The limit on lending for mortgages and small businesses combined is 7.5pc of total assets for most credit unions.
The limit can be raised to 10pc, and up to 15pc, for larger credit unions that present a business case to the Central Bank and get permission for a higher amount of mortgage and SME (small and medium-sized enterprises) lending.
Assets of the sector are around €21bn, but only €615m was loaned out in mortgages last year. The assets of a credit union include the value of its loans, shares and investments.
The limits mean a credit union with assets of €200m, taking an average mortgage of €350,000, can only offer 43 mortgages under the regulations, exclusive of any SME lending.

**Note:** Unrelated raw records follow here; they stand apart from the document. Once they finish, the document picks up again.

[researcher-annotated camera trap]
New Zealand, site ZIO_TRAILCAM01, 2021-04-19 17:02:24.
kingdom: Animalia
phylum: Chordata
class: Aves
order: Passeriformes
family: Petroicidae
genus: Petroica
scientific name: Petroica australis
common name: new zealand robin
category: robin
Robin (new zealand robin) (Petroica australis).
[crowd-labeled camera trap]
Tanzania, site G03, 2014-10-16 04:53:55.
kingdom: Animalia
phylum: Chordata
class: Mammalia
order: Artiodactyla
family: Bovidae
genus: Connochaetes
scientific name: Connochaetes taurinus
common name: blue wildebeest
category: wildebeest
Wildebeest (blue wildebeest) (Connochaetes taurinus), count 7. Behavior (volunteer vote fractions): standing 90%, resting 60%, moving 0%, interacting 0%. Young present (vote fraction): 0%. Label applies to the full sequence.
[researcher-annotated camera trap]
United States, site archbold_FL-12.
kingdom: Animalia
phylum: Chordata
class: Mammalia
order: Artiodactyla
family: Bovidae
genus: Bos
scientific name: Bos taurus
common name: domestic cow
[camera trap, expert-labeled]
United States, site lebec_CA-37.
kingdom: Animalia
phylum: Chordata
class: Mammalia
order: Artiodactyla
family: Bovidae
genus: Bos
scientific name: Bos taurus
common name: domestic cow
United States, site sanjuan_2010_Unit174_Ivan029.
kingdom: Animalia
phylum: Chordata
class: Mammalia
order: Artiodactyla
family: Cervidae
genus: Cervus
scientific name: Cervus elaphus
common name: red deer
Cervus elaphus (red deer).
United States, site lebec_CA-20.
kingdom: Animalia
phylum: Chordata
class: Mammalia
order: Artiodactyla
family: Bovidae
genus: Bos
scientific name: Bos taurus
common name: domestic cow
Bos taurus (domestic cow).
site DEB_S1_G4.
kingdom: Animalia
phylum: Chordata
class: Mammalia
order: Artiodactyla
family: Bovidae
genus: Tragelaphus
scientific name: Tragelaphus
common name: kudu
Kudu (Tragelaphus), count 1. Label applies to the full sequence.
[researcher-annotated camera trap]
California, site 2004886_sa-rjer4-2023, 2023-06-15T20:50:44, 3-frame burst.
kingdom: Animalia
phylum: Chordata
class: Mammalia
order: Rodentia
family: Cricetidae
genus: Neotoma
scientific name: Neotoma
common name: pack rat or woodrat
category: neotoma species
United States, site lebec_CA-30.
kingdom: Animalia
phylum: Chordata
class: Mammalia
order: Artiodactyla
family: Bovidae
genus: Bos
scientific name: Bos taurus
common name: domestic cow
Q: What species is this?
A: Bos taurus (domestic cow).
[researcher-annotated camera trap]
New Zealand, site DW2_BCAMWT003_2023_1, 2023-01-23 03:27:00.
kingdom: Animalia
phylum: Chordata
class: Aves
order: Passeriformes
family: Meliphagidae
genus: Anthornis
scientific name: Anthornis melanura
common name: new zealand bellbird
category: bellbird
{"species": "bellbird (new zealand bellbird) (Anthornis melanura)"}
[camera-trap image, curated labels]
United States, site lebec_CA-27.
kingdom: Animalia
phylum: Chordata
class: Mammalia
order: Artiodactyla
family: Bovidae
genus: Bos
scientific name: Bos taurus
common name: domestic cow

David Malone, chief executive of the ILCU, described the lending limits as a “crisis-era” measure.
He said the league was engaging with the Central Bank and all politicians on the issue.
Asked whether the league had lobbied Taoiseach Simon Harris on the issue when it met him lately, Mr Malone would say only: “We have engaged with all stakeholders across the political spectrum and the Central Bank.”
It is understood the Taoiseach is anxious to see the member-owned lenders play a bigger role in the mortgage market.
The pressure on regulators comes as 77 credit unions have come together to form a joint venture to offer a national credit union mortgage rate. At the moment, each credit union has its own rates, which is confusing for borrowers.
Such a centralised services company would enable the sector to have common mortgage rates, a centralised underwriting facility and shared marketing.
This could lead to €1bn worth of mortgages being issued over the next seven years, as proposed by the sector. Mortgages would become a core offering of credit unions, according to the plans for the new mortgages credit union services organisation (CUSO).
The Central Bank, where credit union registrar Elaine Byrne is based, said it put the lending measures in place in January 2020.
“Since then, we have seen growth in this area of lending. However, significant capacity still exists within the existing concentration limits for further home and business lending,” it said.
It said there was capacity for another €2bn in credit union business and mortgage lending.
This is on the basis that larger credit unions seek higher lending limits.
But up to now just 21 of the 68 larger credit unions having applied for the increased lending limits, the Central Bank said.
“Individual credit unions should continue to develop appropriate strategies to grow their loan books prudently,” the regulator said.
The Central Bank welcomed the Icurn review.